• **Task goal**: For each statement below, answer yes or no on whether it agrees with the metadata retrieval text, and quote the words from the text that decide it. (a) Solution 1.0 reached an answer accuracy of 55%. (b) In Solution 1.0, retrieval combined vector search with keyword search. (c) The whole-table chunk was the chunking option put into use.

• **Quoted passage**:
== == ==

Metadata Retrieval Use‑Case

Business background

Users often need to locate tables, fields, and business definitions. Traditional keyword search requires repeated back‑and‑forth with technical teams. A RAG‑enabled conversational QA can lower the barrier, reduce communication overhead, and improve data‑retrieval efficiency.

Key challenges

Solution 1.0 – Naive RAG

Effect: Overall performance below expectations; answer accuracy 55%, Top‑K hit rate ~60%.

Problem attribution:

Knowledge base contained only schema and comments, lacking business context, data lineage, etc.

Retrieval relied solely on vector search, failing on synonyms, multi‑entity queries, and table relationships.

No boundary awareness; out‑of‑scope queries produced misleading answers.

Index process (knowledge ingestion and chunking)

Retrieval process (vector search → LLM generation)

Chunking strategies

Option 1 (not used): Whole‑table chunk – preserves completeness but leads to (1) high similarity matches to irrelevant tables and (2) token length exceeding LLM limits.

Option 2 (used): Field‑level chunk – avoids the above issues; may increase chunk count but improves relevance and stays within token limits.

== == ==

Data entries
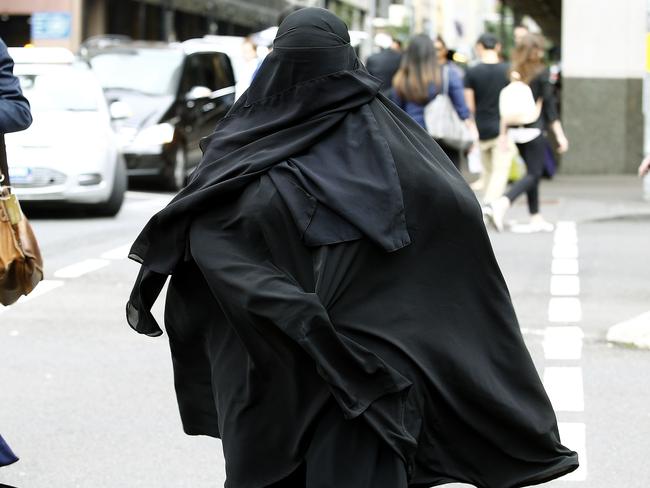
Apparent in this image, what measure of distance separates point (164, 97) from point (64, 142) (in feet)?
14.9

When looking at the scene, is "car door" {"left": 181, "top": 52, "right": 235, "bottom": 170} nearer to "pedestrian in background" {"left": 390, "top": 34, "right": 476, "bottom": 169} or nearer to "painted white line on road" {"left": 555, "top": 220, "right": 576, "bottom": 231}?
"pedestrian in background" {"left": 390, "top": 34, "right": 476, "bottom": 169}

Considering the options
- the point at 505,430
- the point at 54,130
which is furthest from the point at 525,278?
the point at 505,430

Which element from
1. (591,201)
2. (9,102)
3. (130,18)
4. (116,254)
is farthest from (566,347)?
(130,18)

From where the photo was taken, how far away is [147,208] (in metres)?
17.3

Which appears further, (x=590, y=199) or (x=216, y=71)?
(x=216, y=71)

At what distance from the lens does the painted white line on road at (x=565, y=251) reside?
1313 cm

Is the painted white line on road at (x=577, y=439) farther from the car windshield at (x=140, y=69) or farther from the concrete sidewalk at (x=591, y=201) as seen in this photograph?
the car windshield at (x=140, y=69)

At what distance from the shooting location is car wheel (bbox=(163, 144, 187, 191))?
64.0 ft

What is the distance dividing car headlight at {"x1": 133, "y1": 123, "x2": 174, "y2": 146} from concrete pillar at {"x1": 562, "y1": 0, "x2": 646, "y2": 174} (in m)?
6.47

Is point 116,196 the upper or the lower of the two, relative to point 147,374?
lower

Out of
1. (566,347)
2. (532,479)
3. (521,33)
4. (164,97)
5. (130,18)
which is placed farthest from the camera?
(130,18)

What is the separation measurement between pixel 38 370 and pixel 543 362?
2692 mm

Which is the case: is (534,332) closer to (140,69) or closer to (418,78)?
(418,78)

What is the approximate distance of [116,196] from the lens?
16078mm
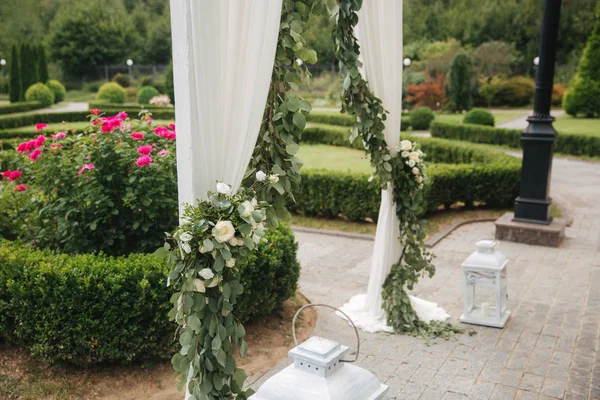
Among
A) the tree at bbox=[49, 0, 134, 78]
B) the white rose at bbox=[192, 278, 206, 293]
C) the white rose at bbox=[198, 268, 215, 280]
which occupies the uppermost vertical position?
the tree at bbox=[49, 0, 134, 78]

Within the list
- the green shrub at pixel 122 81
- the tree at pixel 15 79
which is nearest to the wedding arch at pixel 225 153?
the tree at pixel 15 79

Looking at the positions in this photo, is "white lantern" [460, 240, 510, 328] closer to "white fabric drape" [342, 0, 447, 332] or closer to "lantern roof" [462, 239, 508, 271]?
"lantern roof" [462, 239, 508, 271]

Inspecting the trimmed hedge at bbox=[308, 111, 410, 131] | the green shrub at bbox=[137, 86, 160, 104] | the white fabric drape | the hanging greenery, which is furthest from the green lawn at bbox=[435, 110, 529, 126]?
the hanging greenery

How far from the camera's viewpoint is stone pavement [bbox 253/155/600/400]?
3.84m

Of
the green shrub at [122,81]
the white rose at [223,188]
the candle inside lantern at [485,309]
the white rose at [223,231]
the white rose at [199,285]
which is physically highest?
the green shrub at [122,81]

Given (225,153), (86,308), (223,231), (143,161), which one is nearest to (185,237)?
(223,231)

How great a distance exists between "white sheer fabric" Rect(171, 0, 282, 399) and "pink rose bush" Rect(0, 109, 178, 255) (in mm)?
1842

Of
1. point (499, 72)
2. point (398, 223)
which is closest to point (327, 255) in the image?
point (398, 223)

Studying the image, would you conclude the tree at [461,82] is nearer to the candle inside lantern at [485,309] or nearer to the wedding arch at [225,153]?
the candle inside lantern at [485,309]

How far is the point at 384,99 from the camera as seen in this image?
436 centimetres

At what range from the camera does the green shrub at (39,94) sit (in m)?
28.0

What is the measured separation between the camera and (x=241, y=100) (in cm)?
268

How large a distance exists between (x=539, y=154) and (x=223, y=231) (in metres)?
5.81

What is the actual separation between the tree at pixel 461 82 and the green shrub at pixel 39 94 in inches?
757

== == ==

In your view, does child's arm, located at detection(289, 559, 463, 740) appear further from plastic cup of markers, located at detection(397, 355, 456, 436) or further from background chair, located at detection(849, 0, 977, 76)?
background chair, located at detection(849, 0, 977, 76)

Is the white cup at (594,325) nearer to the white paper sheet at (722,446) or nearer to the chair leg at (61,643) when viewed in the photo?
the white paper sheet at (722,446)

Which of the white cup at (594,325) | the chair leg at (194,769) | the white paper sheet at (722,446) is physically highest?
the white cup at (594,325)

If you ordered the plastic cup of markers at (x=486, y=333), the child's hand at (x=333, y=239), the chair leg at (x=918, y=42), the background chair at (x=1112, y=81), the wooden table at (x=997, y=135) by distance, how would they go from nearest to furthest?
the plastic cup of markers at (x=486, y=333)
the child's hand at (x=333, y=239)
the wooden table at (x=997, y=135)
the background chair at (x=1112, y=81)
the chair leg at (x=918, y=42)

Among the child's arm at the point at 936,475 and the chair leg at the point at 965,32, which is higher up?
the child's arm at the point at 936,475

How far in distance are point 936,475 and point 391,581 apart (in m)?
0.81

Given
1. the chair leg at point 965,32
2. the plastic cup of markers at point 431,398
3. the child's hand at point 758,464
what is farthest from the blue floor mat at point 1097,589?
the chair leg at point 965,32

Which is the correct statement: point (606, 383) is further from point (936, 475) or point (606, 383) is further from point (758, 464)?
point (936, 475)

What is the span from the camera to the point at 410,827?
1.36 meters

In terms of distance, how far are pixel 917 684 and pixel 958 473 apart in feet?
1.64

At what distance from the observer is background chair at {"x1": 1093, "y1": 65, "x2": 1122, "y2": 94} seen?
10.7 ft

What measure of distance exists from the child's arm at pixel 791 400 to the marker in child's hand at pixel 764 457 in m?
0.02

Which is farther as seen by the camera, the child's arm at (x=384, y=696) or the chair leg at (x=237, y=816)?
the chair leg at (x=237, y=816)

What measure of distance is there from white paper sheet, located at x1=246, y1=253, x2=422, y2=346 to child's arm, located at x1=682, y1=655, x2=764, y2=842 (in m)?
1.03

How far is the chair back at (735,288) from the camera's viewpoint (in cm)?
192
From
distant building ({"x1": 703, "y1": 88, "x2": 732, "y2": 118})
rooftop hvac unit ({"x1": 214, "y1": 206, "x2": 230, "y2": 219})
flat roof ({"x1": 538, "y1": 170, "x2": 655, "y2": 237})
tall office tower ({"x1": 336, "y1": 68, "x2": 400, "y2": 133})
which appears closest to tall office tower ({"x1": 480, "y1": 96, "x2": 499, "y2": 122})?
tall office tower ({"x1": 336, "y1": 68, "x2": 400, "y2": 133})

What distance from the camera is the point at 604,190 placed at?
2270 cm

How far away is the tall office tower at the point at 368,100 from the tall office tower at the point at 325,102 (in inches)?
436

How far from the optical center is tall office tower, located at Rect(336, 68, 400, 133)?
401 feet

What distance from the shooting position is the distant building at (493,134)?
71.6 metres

== == ==

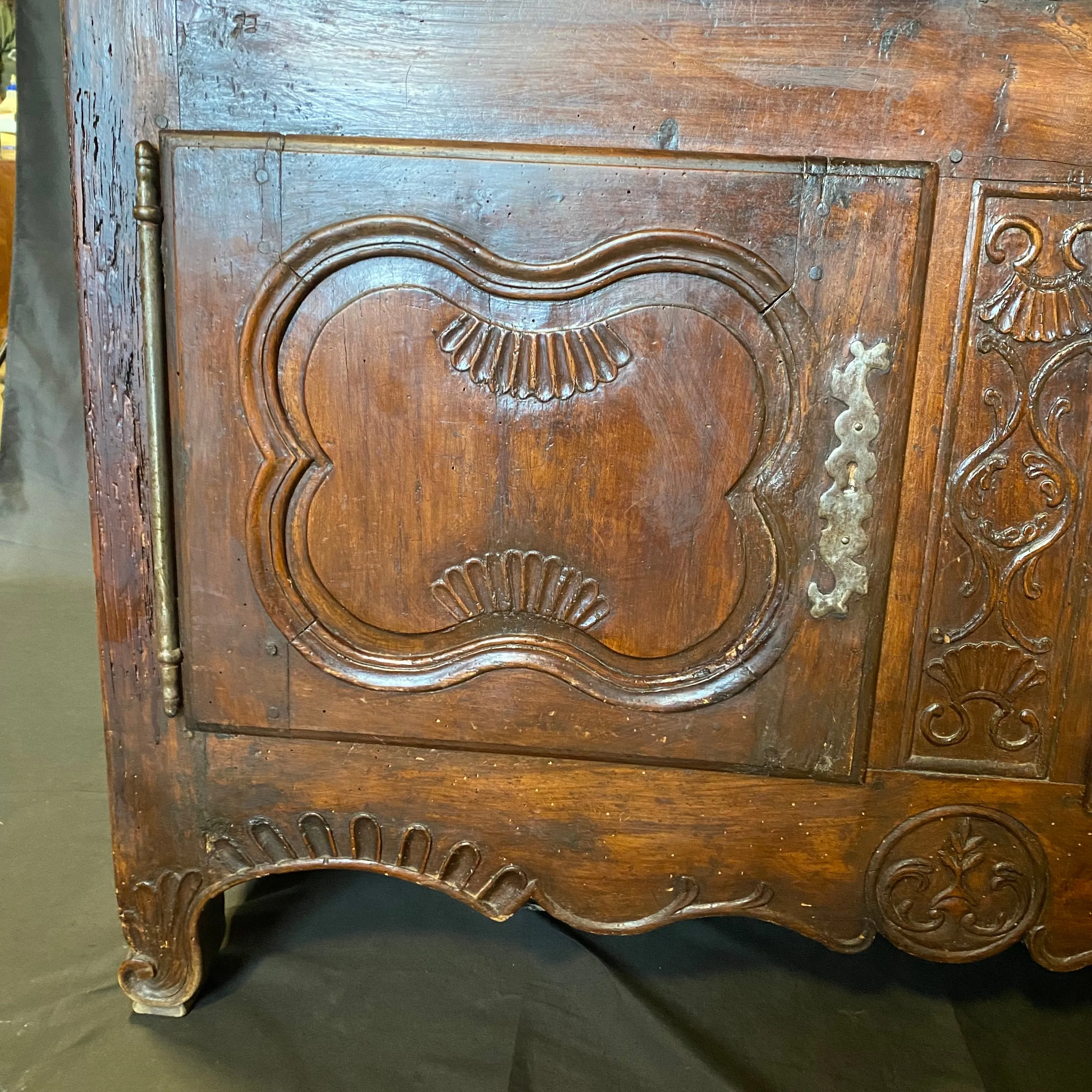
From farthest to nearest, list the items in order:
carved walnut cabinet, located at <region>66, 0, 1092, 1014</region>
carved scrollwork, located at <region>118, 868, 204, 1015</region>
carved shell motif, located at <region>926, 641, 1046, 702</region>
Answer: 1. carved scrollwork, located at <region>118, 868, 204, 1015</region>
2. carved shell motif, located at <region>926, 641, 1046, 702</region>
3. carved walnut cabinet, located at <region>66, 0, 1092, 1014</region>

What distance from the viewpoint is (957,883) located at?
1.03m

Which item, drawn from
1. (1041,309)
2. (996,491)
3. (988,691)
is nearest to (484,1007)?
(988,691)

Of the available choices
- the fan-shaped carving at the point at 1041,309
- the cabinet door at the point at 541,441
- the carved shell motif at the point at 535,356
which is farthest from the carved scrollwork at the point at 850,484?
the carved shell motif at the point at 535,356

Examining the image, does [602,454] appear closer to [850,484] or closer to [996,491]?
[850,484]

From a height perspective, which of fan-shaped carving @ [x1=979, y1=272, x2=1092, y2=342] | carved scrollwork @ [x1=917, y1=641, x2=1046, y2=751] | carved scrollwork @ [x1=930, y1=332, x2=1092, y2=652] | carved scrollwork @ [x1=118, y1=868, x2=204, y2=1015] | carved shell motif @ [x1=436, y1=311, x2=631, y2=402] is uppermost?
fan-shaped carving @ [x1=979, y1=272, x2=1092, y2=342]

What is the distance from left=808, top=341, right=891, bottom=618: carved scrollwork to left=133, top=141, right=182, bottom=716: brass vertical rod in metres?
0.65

== == ==

• **Answer below**:
(a) Yes: "answer accuracy 55%"
(b) No: "Retrieval relied solely on vector search"
(c) No: "Option 1 (not used): Whole‑table chunk"